● **Assigned task**
The task requires restating, word for word, the lines of the entries below from the one containing "7 Responsables de proyectos" through the final one, both included.

● **Study material**

....

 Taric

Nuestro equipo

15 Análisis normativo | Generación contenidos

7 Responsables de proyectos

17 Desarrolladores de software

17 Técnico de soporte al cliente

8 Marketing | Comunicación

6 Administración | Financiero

....

● **Task result**
7 Responsables de proyectos

17 Desarrolladores de software

17 Técnico de soporte al cliente

8 Marketing | Comunicación

6 Administración | Financiero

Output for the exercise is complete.